Mãe, eu sei que o passado ainda dói. Sei como é longo e dolorido o processo de cortar as raízes que nos machucam, pois, por vezes, elas são as mesmas que ainda nos mantêm em pé.
Eu sei que às vezes tudo se torna pesado. E que nos ensinaram que a leveza vem de dentro. Mas dentro é um lugar que nem sempre estamos dispostos a visitar e observar com calma. Sabemos que essa viagem nos desorganiza ainda mais antes de vir a ser cura.
Assim, mãe, todos buscamos muletas. Suportes adicionais que comportem o peso das nossas dores.
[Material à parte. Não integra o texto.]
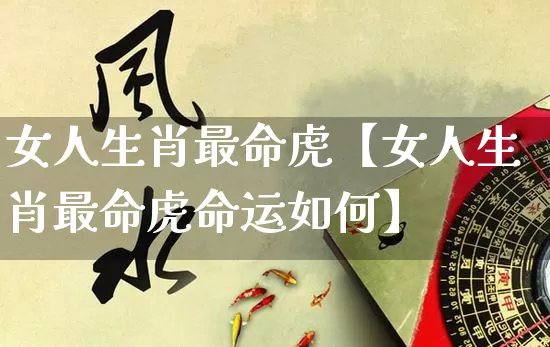 女人生肖最命虎【女人生肖最命虎命运如何】_https://www.nbtfsb.com_国学动态_第1张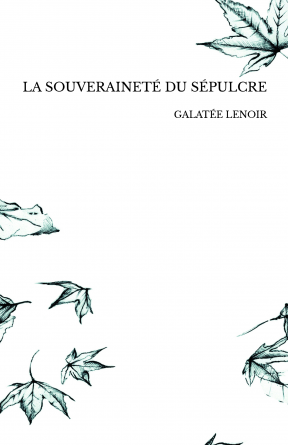 LA SOUVERAINETÉ DU SÉPULCRE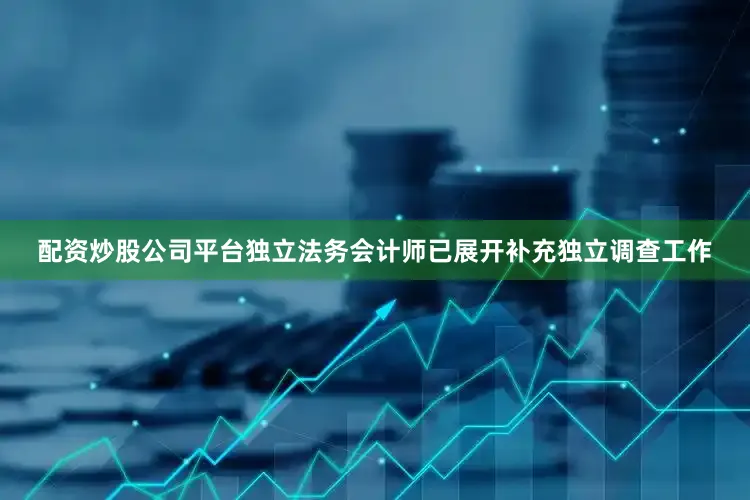 配资炒股公司平台独立法务会计师已展开补充独立调查工作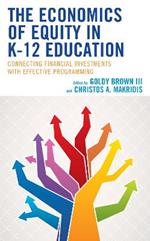 The Economics of Equity in K-12 Education: Connecting Financial Investments with Effective Programming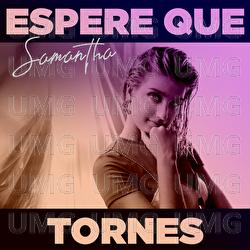 Espere Que Tornes - Samantha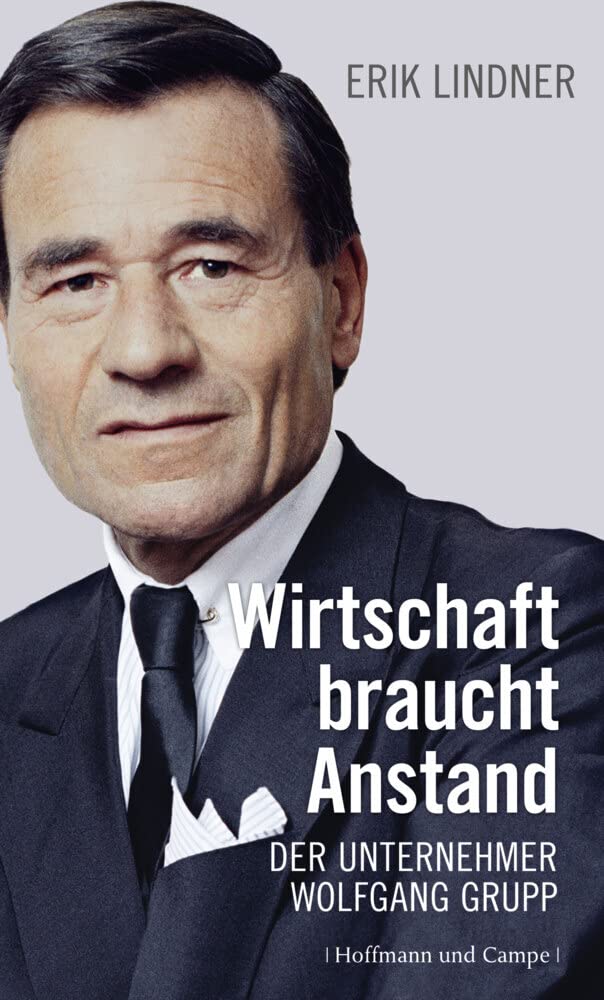 Wirtschaft braucht Anstand. Der Unternehmer Wolfgang Grupp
E a gente continua. Mais devagar do que antes, mas continua. Não tocamos no que julgamos insuportável, mas nossas mãos se resignam a nunca mais alcançar as estrelas.
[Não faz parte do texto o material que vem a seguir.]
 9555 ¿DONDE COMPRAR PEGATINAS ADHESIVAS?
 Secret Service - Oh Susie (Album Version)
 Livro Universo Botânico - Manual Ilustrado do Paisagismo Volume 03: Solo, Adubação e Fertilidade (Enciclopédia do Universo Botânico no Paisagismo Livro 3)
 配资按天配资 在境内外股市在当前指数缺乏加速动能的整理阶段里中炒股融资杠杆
Mas tem horas que a gente se distrai do medo, sabe? Tem horas que a nossa essência grita. Berra. Com sede de andar de balanço. De tirar os pés do chão. De se sujar na areia. De cair e esculpir novos hematomas, só pra te ver sorrir de alívio ao testemunhar mais uma vez a capacidade ainda viva de se permitir curar.
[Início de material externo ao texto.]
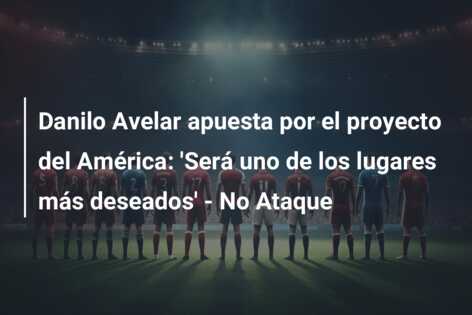 Danilo Avelar apuesta por el proyecto del América: ‘Será uno de los lugares más deseados’ – No Ataque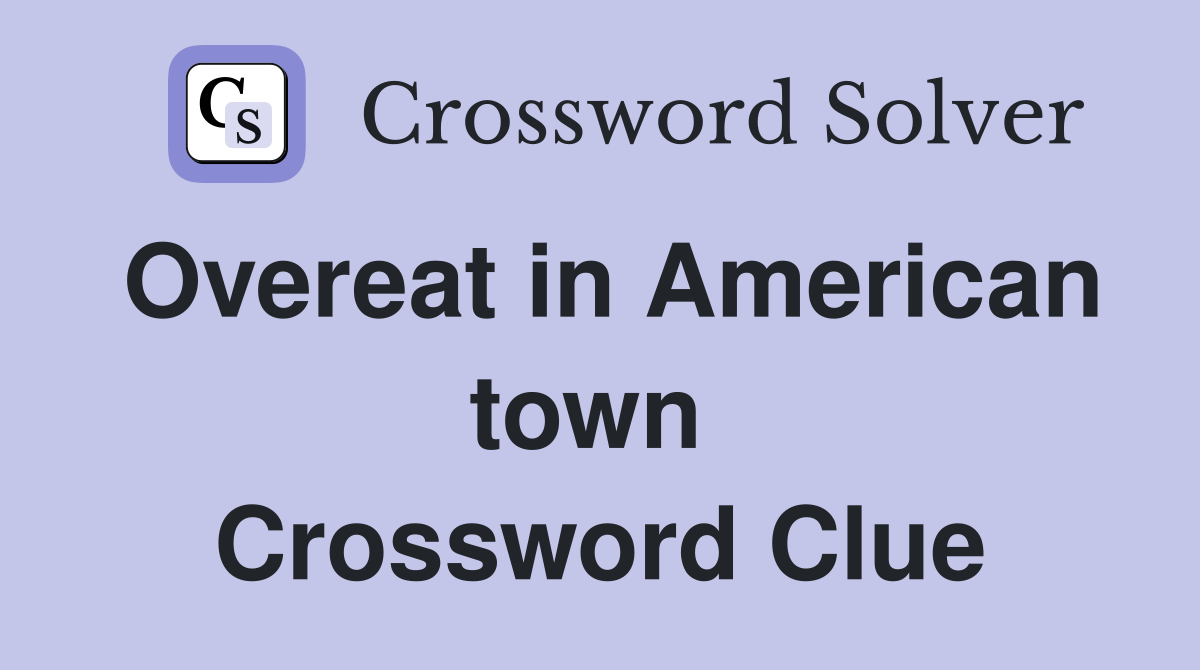 Overeat in American town  Crossword Clue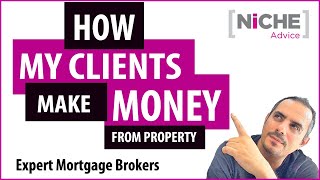 How My Mortgage Clients Make Money from UK Property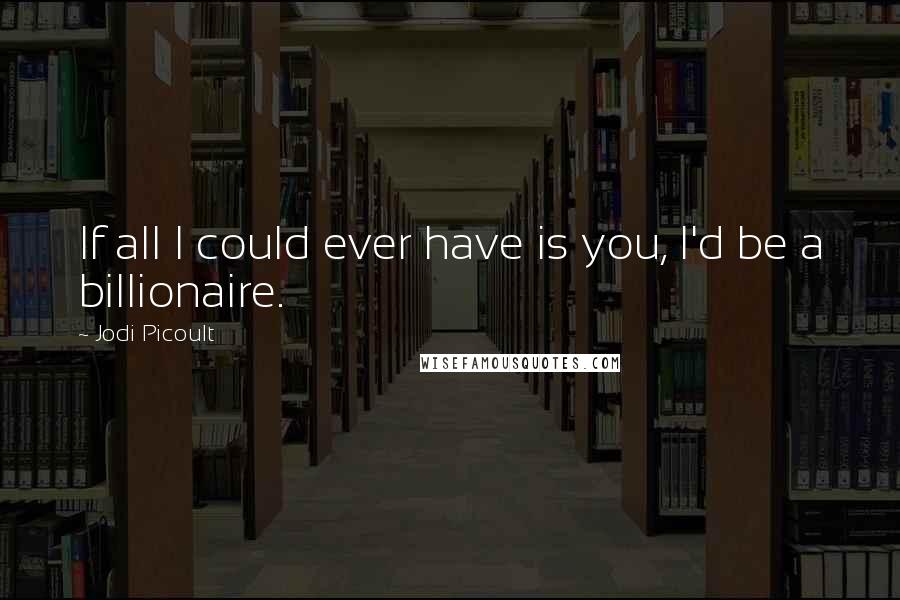 Jodi Picoult Quotes: If all I could ever have is you, I'd be a billionaire.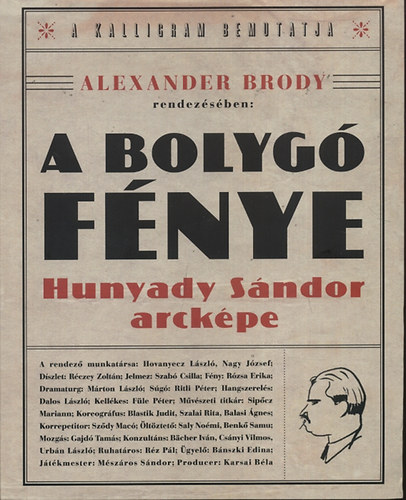 Alexander Brody - A bolyg� f�nye - Hunyady S�ndor arck�pe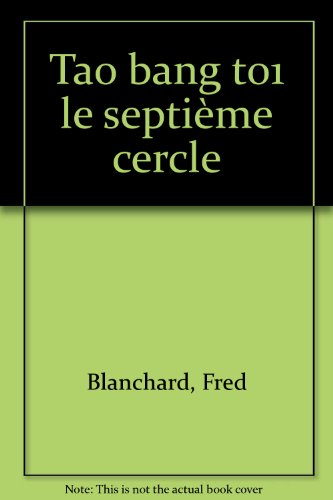 Tao Bang. Vol. 1. Le septième cercle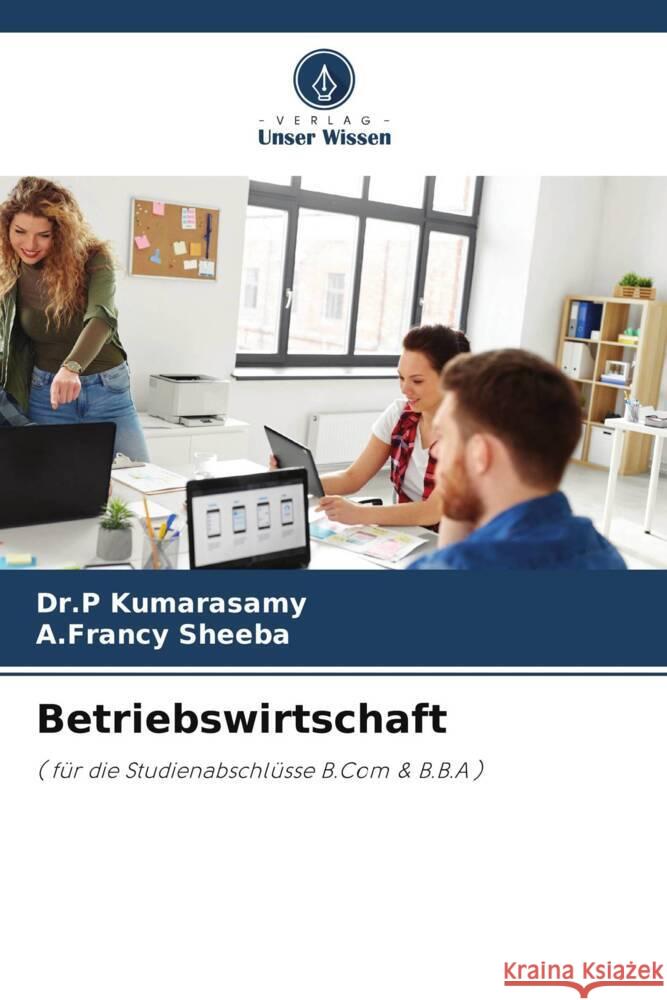 Betriebswirtschaft Kumarasamy, Dr.P, Sheeba, A.Francy 9786207096381 Verlag Unser Wissen - książka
E sempre que esse ímpeto, que essa lucidez tomar conta de ti, mãe, eu vou estar aqui.
Vou estar aqui para te lembrar, quantas vezes for preciso, que, até aqui, tu fizeste o melhor que pode. Para que culpa nenhuma te impeça de sonhar.
Vou estar aqui como testemunha da tua força. Como a legitimação viva da tua história.
Daremos as mãos e saberemos, silenciosamente, até onde podemos voar. Afinal, compartilhamos as mesmas raízes.